== DATA TO USE

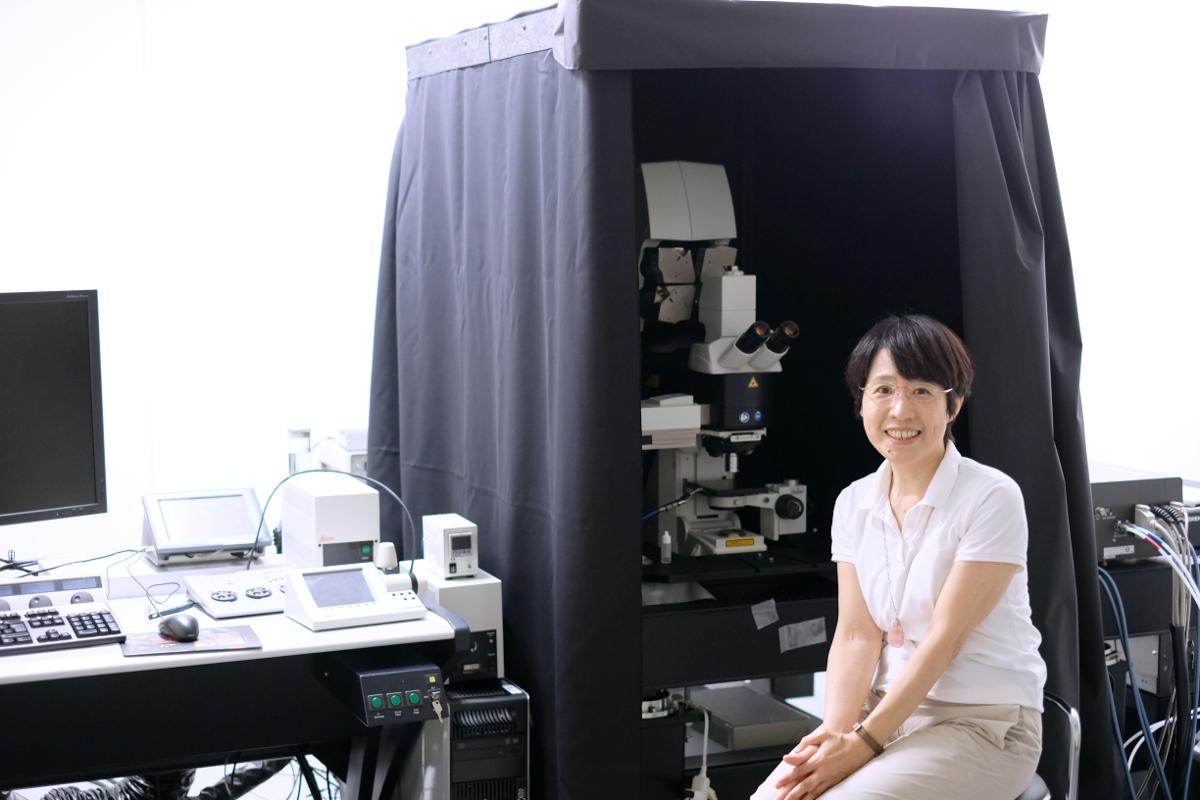 マルチフォトン顕微鏡観察事例/蛍光イメージングを使って発生・再生の時間的空間的制御機構を解き明かす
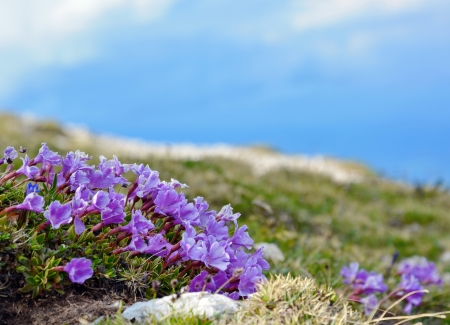 blue gentian flower mountain austria spring photo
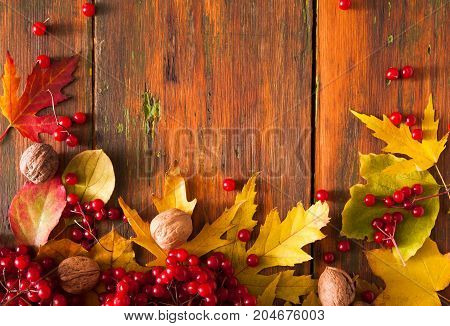 Autumn maple leaves, viburnum and walnuts frame on aged wood background with copy space. Beautiful fall yellow foliage border. Seasonal harvest concept, top view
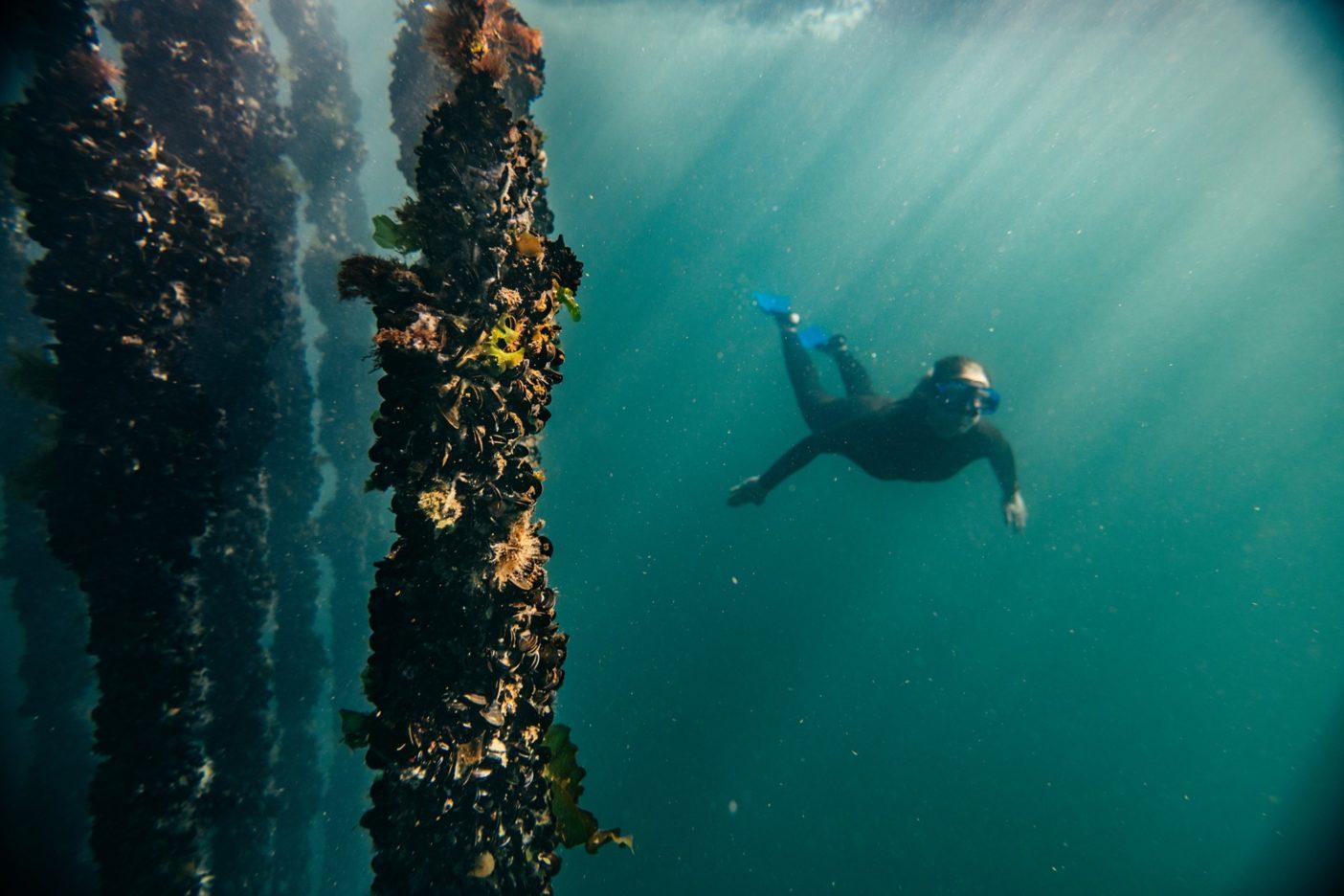 ガリシアの冷たい水で育つムール貝のあいだを潜水中のケイト・ラザフォード。スペイン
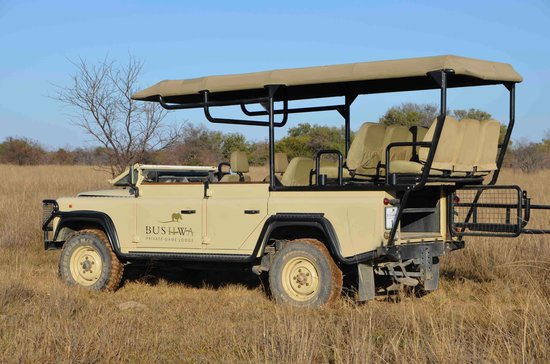 Bushwa Private Game Lodges: Safari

====

__EXERCISE PROMPT__: Output each record above exactly as written. Skip any pictures.

__TASK RESPONSE__:
 マルチフォトン顕微鏡観察事例/蛍光イメージングを使って発生・再生の時間的空間的制御機構を解き明かす
 blue gentian flower mountain austria spring photo
 Autumn maple leaves, viburnum and walnuts frame on aged wood background with copy space. Beautiful fall yellow foliage border. Seasonal harvest concept, top view
 ガリシアの冷たい水で育つムール貝のあいだを潜水中のケイト・ラザフォード。スペイン
 Bushwa Private Game Lodges: Safari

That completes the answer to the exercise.